Jay is 53 years old this year, which is when a bodybuilder reaches the maximum age. After this moment, for biological reasons, you have to start to have another kind of work on your body. You never stop being a bodybuilder, but you can’t go over this age in the same way. So, I wanted to talk about a body that is transformed–and transforming–and what she pays for these transformations. One price is the renunciation of an emotional life–that comes out in the movie when she falls in love with a teenager. Why a teenager? Because from this moment, she is renouncing her adolescence, becoming older. Because as a bodybuilder, working on your body becomes your life, and you live in isolation. You just have a relationship with your body.

The Substance is an incredible movie. I really loved it. We have to talk about femininity and youth in the cinema. It’s a necessity. In cinema, a female actress in her 40s doesn’t have many opportunities to work. In some romantic comedies, for example, you see 30-year-old female actresses and 60-year-old actors together. So, thank you (The Substance director Coralie Fargeat) for this movie. We have to talk about this in the industry, because I think that the transformation of an idea, the evolution of a mindset, starts with the cinema and the arts.

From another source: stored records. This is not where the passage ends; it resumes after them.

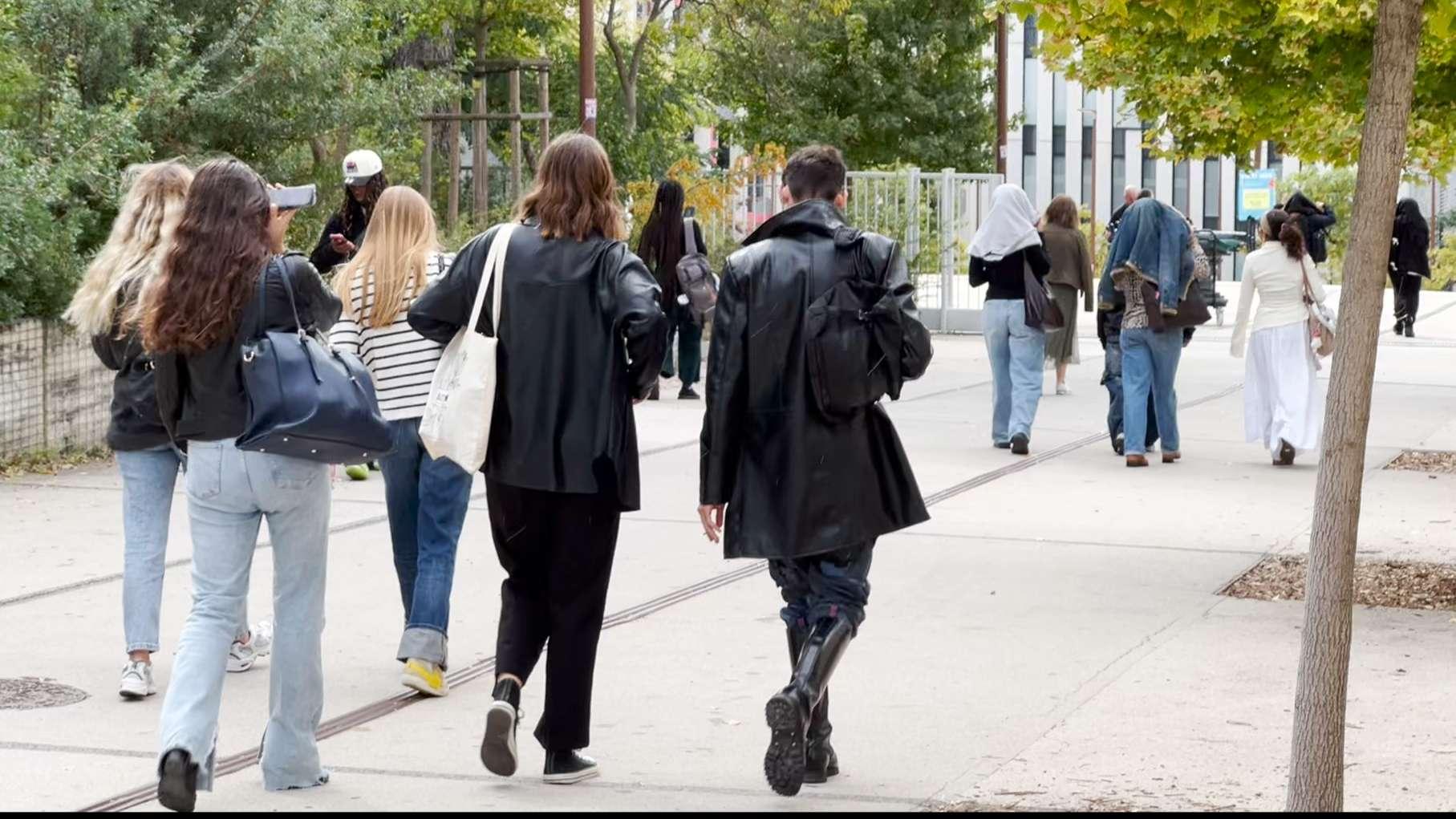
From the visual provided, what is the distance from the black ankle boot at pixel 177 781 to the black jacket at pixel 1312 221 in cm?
1225

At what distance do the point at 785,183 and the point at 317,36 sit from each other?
367 inches

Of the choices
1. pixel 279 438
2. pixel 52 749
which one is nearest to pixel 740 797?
pixel 279 438

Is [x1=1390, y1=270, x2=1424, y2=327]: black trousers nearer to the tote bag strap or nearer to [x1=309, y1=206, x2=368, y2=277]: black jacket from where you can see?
[x1=309, y1=206, x2=368, y2=277]: black jacket

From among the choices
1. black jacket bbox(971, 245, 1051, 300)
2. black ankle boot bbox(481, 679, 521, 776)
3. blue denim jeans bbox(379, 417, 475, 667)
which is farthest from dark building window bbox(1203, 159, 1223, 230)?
black ankle boot bbox(481, 679, 521, 776)

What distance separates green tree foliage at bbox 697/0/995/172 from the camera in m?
38.2

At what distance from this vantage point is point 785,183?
241 inches

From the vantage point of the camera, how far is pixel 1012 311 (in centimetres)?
1442

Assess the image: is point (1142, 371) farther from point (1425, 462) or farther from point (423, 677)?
point (423, 677)

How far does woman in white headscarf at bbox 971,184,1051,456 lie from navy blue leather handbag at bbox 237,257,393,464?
8.99 meters

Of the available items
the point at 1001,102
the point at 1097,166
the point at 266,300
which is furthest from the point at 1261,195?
the point at 266,300

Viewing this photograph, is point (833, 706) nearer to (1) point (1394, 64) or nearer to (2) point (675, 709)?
(2) point (675, 709)

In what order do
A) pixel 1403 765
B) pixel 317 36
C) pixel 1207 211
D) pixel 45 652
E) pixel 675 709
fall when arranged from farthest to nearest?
1. pixel 1207 211
2. pixel 317 36
3. pixel 45 652
4. pixel 675 709
5. pixel 1403 765

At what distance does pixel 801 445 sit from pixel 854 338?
0.34 m

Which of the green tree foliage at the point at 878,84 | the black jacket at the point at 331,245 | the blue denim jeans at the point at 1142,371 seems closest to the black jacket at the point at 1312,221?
the blue denim jeans at the point at 1142,371
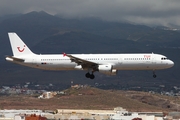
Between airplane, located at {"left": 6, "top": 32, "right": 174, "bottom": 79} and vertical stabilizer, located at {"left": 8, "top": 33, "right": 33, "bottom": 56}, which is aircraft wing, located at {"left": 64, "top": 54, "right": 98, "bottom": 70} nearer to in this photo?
airplane, located at {"left": 6, "top": 32, "right": 174, "bottom": 79}

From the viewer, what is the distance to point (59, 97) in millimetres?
193750

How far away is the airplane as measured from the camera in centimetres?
9869

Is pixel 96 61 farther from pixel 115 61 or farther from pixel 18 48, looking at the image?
pixel 18 48

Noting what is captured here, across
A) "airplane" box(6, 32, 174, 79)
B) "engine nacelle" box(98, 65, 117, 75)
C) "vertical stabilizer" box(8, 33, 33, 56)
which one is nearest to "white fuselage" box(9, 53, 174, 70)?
"airplane" box(6, 32, 174, 79)

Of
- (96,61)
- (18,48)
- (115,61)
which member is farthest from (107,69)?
(18,48)

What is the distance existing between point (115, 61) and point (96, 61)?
13.9 ft

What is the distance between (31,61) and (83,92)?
9382cm

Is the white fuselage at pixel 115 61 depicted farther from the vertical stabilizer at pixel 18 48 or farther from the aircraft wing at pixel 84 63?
the vertical stabilizer at pixel 18 48

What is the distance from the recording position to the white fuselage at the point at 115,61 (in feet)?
323

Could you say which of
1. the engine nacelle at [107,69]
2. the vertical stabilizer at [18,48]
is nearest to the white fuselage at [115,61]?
the engine nacelle at [107,69]

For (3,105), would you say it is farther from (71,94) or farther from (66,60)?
(66,60)

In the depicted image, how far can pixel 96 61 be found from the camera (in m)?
102

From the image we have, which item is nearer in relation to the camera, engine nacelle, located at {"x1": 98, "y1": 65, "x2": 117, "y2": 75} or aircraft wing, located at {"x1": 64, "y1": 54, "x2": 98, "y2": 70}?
engine nacelle, located at {"x1": 98, "y1": 65, "x2": 117, "y2": 75}

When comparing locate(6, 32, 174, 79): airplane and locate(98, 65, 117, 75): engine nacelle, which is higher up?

On a related topic, I was interested in the way consumerism functioned in this movie. There’s a scene where Mona’s competitor’s picture is on the boxes of these supplements, and she turns them around to hide that image. The more surreal sequences also reminded me of advertising–perfume ads in particular–and then there’s that scene where she’s filming an ad. In relation to The Substance and the images of youth that we use in the arts, what is the role of the consumerist media image?

For the world of bodybuilding, everything is connected to the commercial arts. It’s a way to ennoble this sport in the collective imaginary. There’s a stereotype of the stupid bodybuilder that just eats eggs and takes steroids. This world is a very good thing, but it’s a world that doesn’t want to deeply understand what it means to have this kind of body, that just wants to use it. And for this reason, in the making-of commercial scene, you can hear for the first time what the outside world thinks of her body. In her world, everybody looks at her like a goddess, but not in that moment.

There have been a couple of movies about bodybuilding recently: your film, Love Lies Bleeding, and Magazine Dreams. What is it about bodybuilding that speaks to this moment? And what can we learn from that?

It’s a long process that started years ago. I mean, thinking about body shaming and feminism and many things that I think as women we share. But the diversity around us caught the interest of artists all around the world, not just in the cinema. During my research about bodybuilding, I discovered very good photographers and documentaries as well. I think that when there’s a mood, an idea, something in the air … every single person has an aspect, and has a different approach to this world, but we are a collectivity, too, and we are connecting. It didn’t shock me to see other films with similar subjects.

What did your body say after you watched the movie? Did it start to talk?

Oh my goodness! I don’t know … I mean, I loved Mona. I was really rooting for her. How do you want audiences to feel as they leave? Do you want them to feel that she’s free?

In my mind, she’s free. We lost the human part, and now the sculptor is the sculpture and the human part is somewhere else. But you are free to have your reading. The spectator is the real director, in my opinion.

BODY ODYSSEY is currently streaming on MUBI.